__Exercise description__. In the listing on evolutionary optimization for neural networks, retype everything from "Gregory Morse and" down to "by source code." word for word.

__Text block__.
------------------------
Gregory Morse and Kenneth O. Stanley (2016)
Simple Evolutionary Optimization Can Rival Stochastic Gradient Descent in Neural Networks
In: Proceedings of the Genetic and Evolutionary Computation Conference (GECCO-2016). New York, NY: ACM, 2015 (8 pages).
This paper is accompanied by source code.
While evolutionary algorithms (EAs) have long offered an alternative approach to optimization, in recent years backpropagation through stochastic gradient descent (SGD) has come to dominate the fields of neural network optimization and deep learning. One hypothesis for the absence of EAs in deep learning is that modern neural networks have become so high dimensional that evolution with its inexact gradient cannot match the exact gradient calculations of backpropagation. Furthermore, the evaluation of a single individual in evolution on the big data sets now prevalent in deep learning would present a prohibitive obstacle towards efficient optimization. This paper challenges these views, suggesting that EAs can be made to run signicantly faster than previously thought by evaluating individuals only on a small number of training examples per generation. Surprisingly, using this approach with only a simple EA (called the limited evaluation EA or LEEA) is competitive with the performance of the state-of-the-art SGD variant RMSProp on several benchmarks with neural networks with over 1,000 weights. More investigation is warranted, but these initial results suggest the possibility that EAs could be the first viable training alternative for deep learning outside of SGD, thereby opening up deep learning to all the tools of evolutionary computation.
------------------------
__Data under study__.
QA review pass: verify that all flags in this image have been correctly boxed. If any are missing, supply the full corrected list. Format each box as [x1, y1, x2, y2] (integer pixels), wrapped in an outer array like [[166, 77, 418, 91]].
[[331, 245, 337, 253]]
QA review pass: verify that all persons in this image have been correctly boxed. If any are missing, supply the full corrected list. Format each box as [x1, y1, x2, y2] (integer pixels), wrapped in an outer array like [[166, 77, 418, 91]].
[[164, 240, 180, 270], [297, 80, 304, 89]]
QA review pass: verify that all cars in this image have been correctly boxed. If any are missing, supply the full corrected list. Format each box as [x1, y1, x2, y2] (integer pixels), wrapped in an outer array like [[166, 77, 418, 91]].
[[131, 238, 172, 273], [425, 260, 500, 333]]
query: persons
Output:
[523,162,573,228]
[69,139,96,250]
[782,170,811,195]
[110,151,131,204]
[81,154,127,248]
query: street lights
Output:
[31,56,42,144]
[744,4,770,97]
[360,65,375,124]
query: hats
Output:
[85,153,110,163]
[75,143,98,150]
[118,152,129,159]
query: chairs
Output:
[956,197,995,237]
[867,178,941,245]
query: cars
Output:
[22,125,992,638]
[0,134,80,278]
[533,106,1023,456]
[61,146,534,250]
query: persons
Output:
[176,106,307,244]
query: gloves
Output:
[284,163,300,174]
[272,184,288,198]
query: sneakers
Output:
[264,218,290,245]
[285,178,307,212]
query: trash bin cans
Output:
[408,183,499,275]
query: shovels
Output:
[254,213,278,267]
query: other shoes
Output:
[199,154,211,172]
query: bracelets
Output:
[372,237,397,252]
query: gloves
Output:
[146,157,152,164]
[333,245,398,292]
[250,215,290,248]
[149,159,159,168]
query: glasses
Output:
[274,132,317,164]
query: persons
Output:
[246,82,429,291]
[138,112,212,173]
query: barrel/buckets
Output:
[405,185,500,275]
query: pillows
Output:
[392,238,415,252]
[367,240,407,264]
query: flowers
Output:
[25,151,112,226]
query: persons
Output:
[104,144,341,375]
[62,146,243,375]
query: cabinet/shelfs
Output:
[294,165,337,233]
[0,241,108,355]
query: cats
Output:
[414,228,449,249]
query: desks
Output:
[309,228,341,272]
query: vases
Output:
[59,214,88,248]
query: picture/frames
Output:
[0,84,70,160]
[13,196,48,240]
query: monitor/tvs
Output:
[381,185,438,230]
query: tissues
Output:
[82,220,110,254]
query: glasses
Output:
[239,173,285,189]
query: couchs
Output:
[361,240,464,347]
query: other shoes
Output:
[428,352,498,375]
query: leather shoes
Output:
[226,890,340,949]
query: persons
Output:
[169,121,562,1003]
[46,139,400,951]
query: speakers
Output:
------------------------
__Your response__.
Gregory Morse and Kenneth O. Stanley (2016)
Simple Evolutionary Optimization Can Rival Stochastic Gradient Descent in Neural Networks
In: Proceedings of the Genetic and Evolutionary Computation Conference (GECCO-2016). New York, NY: ACM, 2015 (8 pages).
This paper is accompanied by source code.